Friday, March 27, 2009


Stations of the Cross #3 is probably Fernando Pessoa's most quoted poem by those who read him in English translation. I have issues with the English rendering of the poem by Peter Rickard, as I think, he clung to close to the original syntax of the Portuguese in the final two lines. It's a 14 line poem and if it suggests a sonnet, it's more akin to Petrarch's eight and six; than to Shakespeare's quatrain's & couplet.


It's the changing nature of the persona in the poem that I find so interesting. As a Station of the Cross, Jesus is speaking at the same time, as Boabdil, the last Moorish King of Granada and Pessoa himself. The reader moves through all of these figures who are being exposed to the same emotional torrents at entirely different times. The opening stanza suggests that Christ is "remembering" the exile of Boabdil which actually took place 1,400 years later. If the reader chooses to locate the voice in Pessoa than it's chronological, but if they prefer, as I do, to locate the voice in Christ it cuts a much more interesting sensibility. I believe both readings are intentionally juxtaposed as part of Pessoa's struggle.
Since I first saw this poem in the 1980s, I often considered Christ "remembering" all the subsequent history that moved forward from his death. He remembered from Golgotha, the death camps of World War II, the slaughters of the Crusades, the Black Plague and the whole march of Western history.
In the second stanza he says,
Perhaps in former time I was, not Boabdil,

But merely his last look from the road

At the face of the Granada he was leaving,history

A cold silouhette beneath the unbroken blue...

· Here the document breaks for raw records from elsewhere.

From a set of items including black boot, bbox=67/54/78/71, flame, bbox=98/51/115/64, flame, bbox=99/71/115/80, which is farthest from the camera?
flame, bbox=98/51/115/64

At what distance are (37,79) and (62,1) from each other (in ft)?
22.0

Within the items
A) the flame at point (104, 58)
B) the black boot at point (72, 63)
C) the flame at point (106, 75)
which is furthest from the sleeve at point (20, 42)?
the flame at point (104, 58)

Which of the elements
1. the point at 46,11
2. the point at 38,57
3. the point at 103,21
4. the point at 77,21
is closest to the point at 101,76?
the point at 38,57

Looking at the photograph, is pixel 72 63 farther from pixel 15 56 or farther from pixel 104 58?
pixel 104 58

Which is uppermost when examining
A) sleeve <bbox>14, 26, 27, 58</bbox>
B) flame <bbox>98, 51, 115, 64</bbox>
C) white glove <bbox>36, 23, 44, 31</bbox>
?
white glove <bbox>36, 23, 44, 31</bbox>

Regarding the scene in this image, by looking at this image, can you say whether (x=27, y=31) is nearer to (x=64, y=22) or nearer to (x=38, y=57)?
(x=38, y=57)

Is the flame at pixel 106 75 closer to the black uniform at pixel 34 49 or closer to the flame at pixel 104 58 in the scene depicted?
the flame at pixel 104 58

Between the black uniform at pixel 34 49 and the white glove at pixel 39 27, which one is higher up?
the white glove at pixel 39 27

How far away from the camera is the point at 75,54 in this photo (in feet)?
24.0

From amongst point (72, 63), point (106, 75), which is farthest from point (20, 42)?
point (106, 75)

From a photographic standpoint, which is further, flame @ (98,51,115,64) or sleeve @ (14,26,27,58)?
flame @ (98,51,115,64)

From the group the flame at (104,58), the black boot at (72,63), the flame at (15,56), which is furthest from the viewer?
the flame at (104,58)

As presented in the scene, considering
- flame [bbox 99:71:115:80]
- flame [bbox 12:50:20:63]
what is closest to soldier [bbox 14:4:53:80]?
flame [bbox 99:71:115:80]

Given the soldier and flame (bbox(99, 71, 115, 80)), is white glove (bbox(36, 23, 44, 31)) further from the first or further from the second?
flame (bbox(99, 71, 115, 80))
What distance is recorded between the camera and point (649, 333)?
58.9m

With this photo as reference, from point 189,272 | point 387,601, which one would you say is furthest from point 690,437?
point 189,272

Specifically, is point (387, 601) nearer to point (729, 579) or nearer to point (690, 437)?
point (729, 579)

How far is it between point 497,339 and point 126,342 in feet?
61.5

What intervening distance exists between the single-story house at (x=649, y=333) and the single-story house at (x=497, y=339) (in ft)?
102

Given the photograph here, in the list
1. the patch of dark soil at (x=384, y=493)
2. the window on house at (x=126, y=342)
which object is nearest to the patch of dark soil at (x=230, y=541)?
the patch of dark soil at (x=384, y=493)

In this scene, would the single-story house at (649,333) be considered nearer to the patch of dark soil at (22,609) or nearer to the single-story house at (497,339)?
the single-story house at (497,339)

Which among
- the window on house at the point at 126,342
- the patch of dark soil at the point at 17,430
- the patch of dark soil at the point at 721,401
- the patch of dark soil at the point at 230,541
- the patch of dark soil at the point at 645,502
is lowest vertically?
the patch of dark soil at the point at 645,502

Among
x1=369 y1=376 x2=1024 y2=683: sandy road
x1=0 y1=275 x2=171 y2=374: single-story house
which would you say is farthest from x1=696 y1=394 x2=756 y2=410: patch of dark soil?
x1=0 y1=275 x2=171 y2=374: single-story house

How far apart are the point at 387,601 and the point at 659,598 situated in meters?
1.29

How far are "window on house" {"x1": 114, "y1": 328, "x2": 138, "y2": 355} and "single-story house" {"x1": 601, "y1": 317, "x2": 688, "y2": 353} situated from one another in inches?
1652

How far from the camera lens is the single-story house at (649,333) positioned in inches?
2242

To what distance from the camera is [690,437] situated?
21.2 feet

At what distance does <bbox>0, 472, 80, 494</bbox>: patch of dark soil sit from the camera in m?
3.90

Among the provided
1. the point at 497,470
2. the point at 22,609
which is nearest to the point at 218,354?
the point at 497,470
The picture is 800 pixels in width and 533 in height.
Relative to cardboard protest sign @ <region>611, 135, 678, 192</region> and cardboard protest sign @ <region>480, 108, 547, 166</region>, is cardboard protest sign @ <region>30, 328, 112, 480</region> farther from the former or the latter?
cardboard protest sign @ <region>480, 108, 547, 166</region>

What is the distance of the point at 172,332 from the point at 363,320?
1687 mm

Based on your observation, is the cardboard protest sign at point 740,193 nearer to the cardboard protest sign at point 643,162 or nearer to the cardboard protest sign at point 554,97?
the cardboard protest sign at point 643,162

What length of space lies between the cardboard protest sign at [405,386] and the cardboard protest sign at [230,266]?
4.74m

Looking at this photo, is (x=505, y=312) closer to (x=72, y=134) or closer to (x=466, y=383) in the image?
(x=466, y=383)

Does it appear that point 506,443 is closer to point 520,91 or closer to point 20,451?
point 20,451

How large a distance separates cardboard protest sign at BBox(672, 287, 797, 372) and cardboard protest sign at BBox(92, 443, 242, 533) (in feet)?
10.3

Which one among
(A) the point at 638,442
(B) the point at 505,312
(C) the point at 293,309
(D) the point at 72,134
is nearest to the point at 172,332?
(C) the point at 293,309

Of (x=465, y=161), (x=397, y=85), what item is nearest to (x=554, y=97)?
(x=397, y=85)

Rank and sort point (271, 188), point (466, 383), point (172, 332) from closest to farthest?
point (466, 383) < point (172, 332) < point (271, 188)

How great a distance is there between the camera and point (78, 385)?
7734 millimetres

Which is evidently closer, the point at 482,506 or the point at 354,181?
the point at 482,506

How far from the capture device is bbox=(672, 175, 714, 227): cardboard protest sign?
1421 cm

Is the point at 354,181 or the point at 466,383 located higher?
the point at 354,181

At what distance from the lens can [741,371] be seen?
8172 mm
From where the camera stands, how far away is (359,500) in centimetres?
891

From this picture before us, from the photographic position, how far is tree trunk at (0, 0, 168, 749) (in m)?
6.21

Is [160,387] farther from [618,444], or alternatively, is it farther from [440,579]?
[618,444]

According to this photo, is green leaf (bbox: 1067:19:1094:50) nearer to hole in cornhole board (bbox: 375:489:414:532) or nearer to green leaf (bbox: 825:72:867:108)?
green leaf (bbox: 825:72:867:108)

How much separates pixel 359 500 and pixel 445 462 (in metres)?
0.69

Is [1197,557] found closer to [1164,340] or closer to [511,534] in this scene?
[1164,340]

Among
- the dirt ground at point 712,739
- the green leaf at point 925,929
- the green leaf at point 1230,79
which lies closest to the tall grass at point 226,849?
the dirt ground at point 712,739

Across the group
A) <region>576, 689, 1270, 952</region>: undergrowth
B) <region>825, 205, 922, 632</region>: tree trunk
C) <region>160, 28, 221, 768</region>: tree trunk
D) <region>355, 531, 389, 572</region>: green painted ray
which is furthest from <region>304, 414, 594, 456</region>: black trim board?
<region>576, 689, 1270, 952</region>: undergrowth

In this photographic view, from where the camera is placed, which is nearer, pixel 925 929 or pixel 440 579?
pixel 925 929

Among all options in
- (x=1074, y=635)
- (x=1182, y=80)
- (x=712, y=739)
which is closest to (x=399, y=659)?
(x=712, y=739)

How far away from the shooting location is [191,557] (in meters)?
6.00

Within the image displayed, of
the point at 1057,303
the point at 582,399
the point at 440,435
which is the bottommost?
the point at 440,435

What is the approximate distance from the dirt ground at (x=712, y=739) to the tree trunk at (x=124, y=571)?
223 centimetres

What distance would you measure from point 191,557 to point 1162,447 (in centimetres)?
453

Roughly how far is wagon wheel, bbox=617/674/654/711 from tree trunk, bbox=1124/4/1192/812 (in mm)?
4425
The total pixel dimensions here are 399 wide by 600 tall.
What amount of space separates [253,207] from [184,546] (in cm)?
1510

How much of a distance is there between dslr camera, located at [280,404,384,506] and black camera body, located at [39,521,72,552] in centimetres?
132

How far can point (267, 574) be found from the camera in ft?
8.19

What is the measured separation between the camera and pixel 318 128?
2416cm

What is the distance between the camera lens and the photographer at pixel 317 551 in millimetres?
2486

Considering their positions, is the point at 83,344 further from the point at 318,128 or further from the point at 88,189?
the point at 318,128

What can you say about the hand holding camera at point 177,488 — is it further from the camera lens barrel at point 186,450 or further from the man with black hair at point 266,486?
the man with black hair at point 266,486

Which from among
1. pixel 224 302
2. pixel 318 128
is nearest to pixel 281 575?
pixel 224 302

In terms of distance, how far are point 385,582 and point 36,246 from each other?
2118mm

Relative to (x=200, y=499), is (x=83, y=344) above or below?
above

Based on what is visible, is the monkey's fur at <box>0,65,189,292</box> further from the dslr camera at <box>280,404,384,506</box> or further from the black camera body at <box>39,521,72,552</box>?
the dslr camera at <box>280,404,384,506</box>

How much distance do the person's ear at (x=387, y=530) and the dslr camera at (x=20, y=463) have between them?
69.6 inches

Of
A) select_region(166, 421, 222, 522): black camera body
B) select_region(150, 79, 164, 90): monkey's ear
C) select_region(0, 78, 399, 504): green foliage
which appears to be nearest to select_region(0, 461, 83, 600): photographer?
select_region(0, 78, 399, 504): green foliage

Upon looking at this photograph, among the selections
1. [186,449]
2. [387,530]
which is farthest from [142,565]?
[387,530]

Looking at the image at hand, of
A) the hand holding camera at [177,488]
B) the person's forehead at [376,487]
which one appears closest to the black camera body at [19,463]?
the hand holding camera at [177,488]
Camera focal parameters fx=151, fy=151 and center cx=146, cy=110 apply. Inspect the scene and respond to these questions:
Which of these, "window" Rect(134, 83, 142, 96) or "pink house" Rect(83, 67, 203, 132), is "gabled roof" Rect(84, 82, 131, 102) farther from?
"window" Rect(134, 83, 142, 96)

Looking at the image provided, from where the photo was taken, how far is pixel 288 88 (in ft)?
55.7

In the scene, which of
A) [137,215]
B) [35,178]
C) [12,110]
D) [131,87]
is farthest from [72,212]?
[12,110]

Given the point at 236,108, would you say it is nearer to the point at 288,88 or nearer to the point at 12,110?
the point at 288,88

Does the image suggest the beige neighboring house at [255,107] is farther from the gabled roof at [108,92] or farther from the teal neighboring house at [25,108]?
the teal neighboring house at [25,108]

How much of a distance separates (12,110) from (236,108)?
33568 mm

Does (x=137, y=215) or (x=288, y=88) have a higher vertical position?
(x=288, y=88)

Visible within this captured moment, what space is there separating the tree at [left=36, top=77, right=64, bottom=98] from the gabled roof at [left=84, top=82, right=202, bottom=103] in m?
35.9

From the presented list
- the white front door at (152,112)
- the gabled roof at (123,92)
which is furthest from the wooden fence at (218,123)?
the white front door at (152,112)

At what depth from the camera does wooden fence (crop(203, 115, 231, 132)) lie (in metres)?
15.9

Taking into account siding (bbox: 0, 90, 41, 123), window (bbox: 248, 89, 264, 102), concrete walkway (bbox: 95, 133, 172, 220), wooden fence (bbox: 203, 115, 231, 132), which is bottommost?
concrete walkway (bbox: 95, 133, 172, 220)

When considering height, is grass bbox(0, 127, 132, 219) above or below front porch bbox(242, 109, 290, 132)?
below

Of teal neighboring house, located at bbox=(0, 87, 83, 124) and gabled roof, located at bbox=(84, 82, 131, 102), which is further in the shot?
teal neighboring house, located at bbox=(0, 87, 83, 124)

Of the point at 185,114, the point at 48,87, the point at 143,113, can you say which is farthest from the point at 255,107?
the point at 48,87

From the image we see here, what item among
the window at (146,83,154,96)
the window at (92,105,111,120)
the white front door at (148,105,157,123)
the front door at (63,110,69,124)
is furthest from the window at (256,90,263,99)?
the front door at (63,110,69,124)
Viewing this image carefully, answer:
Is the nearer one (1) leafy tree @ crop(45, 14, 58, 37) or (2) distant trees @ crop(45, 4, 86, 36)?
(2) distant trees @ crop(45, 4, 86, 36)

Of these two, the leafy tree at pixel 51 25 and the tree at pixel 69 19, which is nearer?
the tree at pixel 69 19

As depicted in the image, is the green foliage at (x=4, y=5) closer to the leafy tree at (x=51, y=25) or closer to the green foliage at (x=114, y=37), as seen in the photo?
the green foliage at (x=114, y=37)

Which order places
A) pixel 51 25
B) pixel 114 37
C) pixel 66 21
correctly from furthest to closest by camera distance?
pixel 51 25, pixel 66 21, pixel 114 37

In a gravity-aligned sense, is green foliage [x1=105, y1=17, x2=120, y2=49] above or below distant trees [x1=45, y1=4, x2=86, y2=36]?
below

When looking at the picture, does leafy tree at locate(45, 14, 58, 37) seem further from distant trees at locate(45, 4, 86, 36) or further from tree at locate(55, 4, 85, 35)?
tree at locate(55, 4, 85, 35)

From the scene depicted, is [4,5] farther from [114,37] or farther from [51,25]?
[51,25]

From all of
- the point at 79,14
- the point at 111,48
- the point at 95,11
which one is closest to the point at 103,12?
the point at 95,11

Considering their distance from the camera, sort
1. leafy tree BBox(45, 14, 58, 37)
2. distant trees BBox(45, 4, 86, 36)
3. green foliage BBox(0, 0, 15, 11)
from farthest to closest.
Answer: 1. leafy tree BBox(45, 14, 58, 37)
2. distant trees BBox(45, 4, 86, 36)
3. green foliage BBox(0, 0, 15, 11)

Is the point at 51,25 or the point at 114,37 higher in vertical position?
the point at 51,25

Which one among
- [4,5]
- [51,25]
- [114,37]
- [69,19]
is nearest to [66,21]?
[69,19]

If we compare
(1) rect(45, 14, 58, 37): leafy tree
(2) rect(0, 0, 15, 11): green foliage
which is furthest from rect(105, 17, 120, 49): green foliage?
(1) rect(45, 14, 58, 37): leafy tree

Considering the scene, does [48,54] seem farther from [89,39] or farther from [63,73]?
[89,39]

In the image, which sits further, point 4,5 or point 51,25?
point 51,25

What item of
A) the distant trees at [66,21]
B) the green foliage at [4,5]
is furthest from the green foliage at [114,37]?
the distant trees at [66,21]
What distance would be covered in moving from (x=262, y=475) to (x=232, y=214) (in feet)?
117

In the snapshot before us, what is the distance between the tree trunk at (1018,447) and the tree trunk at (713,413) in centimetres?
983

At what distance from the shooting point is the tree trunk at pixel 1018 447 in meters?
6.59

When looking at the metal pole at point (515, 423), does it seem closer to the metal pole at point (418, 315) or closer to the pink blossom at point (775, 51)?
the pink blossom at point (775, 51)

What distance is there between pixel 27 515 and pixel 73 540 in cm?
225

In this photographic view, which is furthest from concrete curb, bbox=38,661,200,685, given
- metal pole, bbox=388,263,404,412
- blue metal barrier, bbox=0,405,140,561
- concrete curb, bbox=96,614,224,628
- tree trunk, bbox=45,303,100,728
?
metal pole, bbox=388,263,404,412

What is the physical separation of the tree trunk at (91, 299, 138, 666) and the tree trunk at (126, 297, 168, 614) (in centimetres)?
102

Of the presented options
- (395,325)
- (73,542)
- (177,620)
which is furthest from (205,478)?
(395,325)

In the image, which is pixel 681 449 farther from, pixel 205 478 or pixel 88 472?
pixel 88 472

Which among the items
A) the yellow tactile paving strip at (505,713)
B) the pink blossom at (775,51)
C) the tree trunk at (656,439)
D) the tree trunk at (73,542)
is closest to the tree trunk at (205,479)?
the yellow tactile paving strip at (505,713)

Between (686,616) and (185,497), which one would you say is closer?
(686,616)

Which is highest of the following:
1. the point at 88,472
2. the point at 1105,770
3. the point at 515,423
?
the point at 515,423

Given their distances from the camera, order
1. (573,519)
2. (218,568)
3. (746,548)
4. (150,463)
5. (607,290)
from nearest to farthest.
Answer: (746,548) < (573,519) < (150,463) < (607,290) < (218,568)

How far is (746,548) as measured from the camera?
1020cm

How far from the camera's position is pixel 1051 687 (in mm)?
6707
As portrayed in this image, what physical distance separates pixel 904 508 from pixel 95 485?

Boabdil's exodus is one of the most operatic moments in history and the heart break of the Moor fires the legends of Granada; that most tragic and beautiful of Spanish cities. It's said that as Boabdil cried on the road from Granada, his mother delivered the hammer with, "Go on cry like a woman for what you couldn't defend as a man." Ouch.

If you've been divorced; evicted from your home and family, you may be able to channel the feelings of Boabdil as he watched Isabella and Ferdinand move into his quarters in the Alhambra.
Pessoa, who was a man of many names and many personae, ends his poem with those great six last lines.


What I am now is that imperial longing

For what I once saw of myself in the distance...

I am myself the loss I suffered...


And on this road which leads to Otherness

Bloom in slender wayside glory

The sunflowers of the empire dead in me...


These tragic images flow through Christ, Boabdil and Pessoa simultaneously; a fusion of religion, history and poetry.